Dark Energy Content of Nonlinear Electromagnetism

TL;DR

This paper investigates how nonlinear electromagnetic fields, especially quantum and classical types, can produce effects similar to dark energy by analyzing their energy-momentum tensors through theoretical and numerical methods.

Contribution

It provides a comprehensive theoretical and numerical analysis of the energy-momentum tensor in nonlinear electromagnetism, comparing quantum Euler-Heisenberg and classical Born-Infeld models.

Findings

Nonlinear electromagnetic fields can mimic dark energy effects.

Quantum and classical nonlinearities exhibit distinct energy-momentum properties.
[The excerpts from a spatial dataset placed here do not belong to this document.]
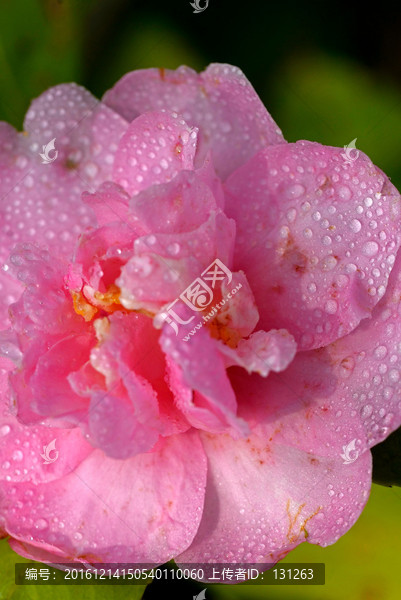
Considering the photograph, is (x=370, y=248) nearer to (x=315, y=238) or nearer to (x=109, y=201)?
(x=315, y=238)

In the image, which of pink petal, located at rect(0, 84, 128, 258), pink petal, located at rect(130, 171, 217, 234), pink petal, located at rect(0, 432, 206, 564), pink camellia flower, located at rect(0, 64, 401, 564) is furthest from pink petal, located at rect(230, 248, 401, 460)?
pink petal, located at rect(0, 84, 128, 258)

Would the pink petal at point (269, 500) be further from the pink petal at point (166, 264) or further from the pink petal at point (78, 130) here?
the pink petal at point (78, 130)

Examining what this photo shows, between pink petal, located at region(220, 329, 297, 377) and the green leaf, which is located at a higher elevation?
the green leaf

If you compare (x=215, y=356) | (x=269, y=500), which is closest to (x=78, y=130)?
(x=215, y=356)

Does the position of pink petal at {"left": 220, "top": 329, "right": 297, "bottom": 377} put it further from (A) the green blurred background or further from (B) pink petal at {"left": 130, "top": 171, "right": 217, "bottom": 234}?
(A) the green blurred background

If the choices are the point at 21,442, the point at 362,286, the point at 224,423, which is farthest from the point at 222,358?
the point at 21,442

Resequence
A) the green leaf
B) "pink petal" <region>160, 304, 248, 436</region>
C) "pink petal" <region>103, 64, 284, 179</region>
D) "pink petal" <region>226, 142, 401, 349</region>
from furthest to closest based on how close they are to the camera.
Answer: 1. the green leaf
2. "pink petal" <region>103, 64, 284, 179</region>
3. "pink petal" <region>226, 142, 401, 349</region>
4. "pink petal" <region>160, 304, 248, 436</region>

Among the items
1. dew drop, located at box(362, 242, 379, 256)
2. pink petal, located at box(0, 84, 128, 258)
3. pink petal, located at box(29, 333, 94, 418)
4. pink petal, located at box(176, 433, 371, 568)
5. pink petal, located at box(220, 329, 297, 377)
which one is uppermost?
dew drop, located at box(362, 242, 379, 256)

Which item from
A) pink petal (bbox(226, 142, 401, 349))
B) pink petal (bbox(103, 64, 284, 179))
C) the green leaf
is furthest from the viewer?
the green leaf

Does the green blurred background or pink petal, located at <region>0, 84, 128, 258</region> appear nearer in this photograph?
pink petal, located at <region>0, 84, 128, 258</region>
Strong background fields modify charged particle kinematics.

Abstract

Quasi-constant external fields in nonlinear electromagnetism generate a contribution to the energy-momentum tensor with the form of dark energy. To provide a thorough understanding of the origin and strength of the effects, we undertake a complete theoretical and numerical study of the energy-momentum tensor $T^{\mu\nu}$ for nonlinear electromagnetism. The Euler-Heisenberg nonlinearity due to quantum fluctuations of spinor and scalar matter fields is considered and contrasted with the properties of classical nonlinear Born-Infeld electromagnetism. We also address modifications of charged particle kinematics by strong background fields.